Kagaya hizo una pausa, y su voz se volvió más suave, casi paternal.

—También sé por qué estás aquí. Sé lo que pasó en tu hogar, mucho antes de que cruzaras el océano. Un grupo de asesinos, hombres que venían de España, atacaron tu pueblo buscando tesoros que no existían. Lo quemaron todo. Fuiste el único que logró escapar, oculto por los espíritus de la selva.

Ronder guardó silencio. Su mano se dirigió instintivamente a su cuello, donde colgaba un collar de cuero con una piedra tallada.

—Es el recuerdo de mi abuelo —dijo en voz baja, su voz por primera vez despojada de sarcasmo—. El único que quedó para contar la historia. Vine a Japón porque escuché que aquí los demonios eran diferentes, que quizás podría encontrar una forma de... no lo sé. De dejar de correr.

—¡Qué historia tan triste y hermosa! —exclamó Mitsuri Kanroji, rompiendo a llorar con un pañuelo en la mano—. ¡Oh, pobre chico! ¡Haber perdido su hogar y viajar tan lejos solo! ¡Mi corazón no puede soportarlo!

Mitsuri se adelantó, ignorando la atmósfera tensa, y se arrodilló al lado de Ronder.

—Patrón, por favor —suplicó Mitsuri con los ojos brillantes—. Si no tiene a dónde ir y necesita aprender a controlar esa energía tan... extravagante, ¡yo me ofrezco para cuidarlo! ¡Puede quedarse en mi finca! ¡Le daré mucha comida rica y le enseñaré que no todos los guerreros son tan gruñones como Sanemi!

Un siseo peligroso provino de la rama de un árbol cercano. Obanai Iguro, el Pilar de la Serpiente, apretó tanto la madera del árbol que esta crujió. Sus ojos, uno de cada color, estaban fijos en Ronder con una furia asesina que hacía que la de Sanemi pareciera un berrinche de niño.

—¿Tú? ¿Cuidar de este salvaje, Mitsuri? —preguntó Iguro, su voz destilando veneno—. Es un peligro público. Casi mata a un niño y destruyó parte de la sede.

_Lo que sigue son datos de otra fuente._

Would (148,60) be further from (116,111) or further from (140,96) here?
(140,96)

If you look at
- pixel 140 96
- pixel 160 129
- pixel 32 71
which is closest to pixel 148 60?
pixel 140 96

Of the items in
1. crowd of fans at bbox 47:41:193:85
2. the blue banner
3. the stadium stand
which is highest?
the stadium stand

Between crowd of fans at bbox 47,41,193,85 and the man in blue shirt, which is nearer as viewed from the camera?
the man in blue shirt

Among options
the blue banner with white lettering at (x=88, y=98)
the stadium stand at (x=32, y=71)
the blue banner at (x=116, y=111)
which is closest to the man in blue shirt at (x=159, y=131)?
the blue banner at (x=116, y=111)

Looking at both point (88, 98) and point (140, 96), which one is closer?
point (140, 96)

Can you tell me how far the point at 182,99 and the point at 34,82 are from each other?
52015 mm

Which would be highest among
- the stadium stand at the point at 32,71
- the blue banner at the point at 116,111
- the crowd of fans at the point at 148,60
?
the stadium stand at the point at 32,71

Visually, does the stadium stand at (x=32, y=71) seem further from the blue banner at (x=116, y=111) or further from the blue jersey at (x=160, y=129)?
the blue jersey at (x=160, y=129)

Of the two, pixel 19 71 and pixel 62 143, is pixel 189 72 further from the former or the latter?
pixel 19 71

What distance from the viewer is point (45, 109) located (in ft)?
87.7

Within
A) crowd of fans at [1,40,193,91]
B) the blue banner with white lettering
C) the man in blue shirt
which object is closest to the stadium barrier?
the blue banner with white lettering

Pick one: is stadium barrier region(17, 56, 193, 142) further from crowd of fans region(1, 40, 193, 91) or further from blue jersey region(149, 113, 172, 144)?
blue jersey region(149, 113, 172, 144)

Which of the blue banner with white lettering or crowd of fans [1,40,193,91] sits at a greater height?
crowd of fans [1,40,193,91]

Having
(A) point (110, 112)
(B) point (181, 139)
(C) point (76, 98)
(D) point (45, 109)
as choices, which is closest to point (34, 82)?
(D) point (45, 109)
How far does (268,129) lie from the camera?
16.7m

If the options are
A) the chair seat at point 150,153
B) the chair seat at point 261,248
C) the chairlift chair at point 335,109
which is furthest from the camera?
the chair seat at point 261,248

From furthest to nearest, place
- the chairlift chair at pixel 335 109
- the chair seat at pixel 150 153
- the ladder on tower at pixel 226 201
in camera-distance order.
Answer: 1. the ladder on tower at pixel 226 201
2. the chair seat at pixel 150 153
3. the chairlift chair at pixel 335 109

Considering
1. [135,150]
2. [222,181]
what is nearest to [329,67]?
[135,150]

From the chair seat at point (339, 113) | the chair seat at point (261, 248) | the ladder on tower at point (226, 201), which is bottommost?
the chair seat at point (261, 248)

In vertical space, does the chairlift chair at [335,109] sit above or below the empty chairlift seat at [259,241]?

Debería estar en una celda, no recibiendo tus cuidados.

—¡Oh, Iguro-san, no seas tan duro! —respondió Mitsuri, sonrojándose—. ¡Solo necesita amor y guía! ¡Mira qué ojos tan profundos tiene, parecen los de un guerrero de leyenda!

Ronder, recuperando su chispa, miró a Iguro y luego a Mitsuri. Una sonrisa maliciosa se dibujó en su rostro.

—Bueno, bueno... parece que el hombre de la serpiente tiene miedo de que le quiten el puesto —dijo Ronder, guiñándole un ojo a Mitsuri—. No te preocupes, "ojos de colores". Me gusta la oferta de la señorita. Ella huele a flores y miel, mientras que tú hueles a envidia y escamas. Creo que me llevaré muy bien con ella.

—¡Te voy a arrancar la lengua! —amenazó Iguro, desenvainando un centímetro de su espada ondulada.

—¡Basta! —ordenó Kagaya, aunque había una nota de diversión en su tono—. Ronder, se te permitirá quedarte bajo la supervisión de Mitsuri Kanroji y Shinobu Kocho. Aprenderás nuestras costumbres y, a cambio, nos ayudarás a entender esa fuerza que posees. Si vuelves a atacar a un compañero o a poner en riesgo a la familia, las consecuencias serán definitivas.

Ronder se puso de pie, haciendo una reverencia exagerada que casi lo hace perder el equilibrio.

—Hecho, jefe. Pero que conste que si el de la bufanda me mira feo otra vez, no respondo por sus cejas.

Mitsuri chilló de emoción y aplaudió, mientras Iguro juraba internamente que encontraría la forma de enviar al "Señor de la Noche" de regreso a su continente en pedacitos.

Tanjiro, que observaba la escena desde la puerta tras ser atendido por los médicos, suspiró aliviado. Nezuko estaba a salvo, y aunque Ronder era un imán para el caos, ahora tenían un lugar en este extraño mundo de cazadores.

—Esto va a ser muy ruidoso —murmuró Tanjiro para sí mismo.

—¡Y muy divertido, cara de cicatriz! —gritó Ronder desde el otro lado del jardín, como si hubiera leído sus pensamientos—. ¡Mañana empezamos las clases de insultos en mapudungun! ¡La primera es gratis!

El destino de los pilares acababa de volverse mucho más complicado, y el aroma del sur comenzaba a mezclarse con el de los cerezos en flor.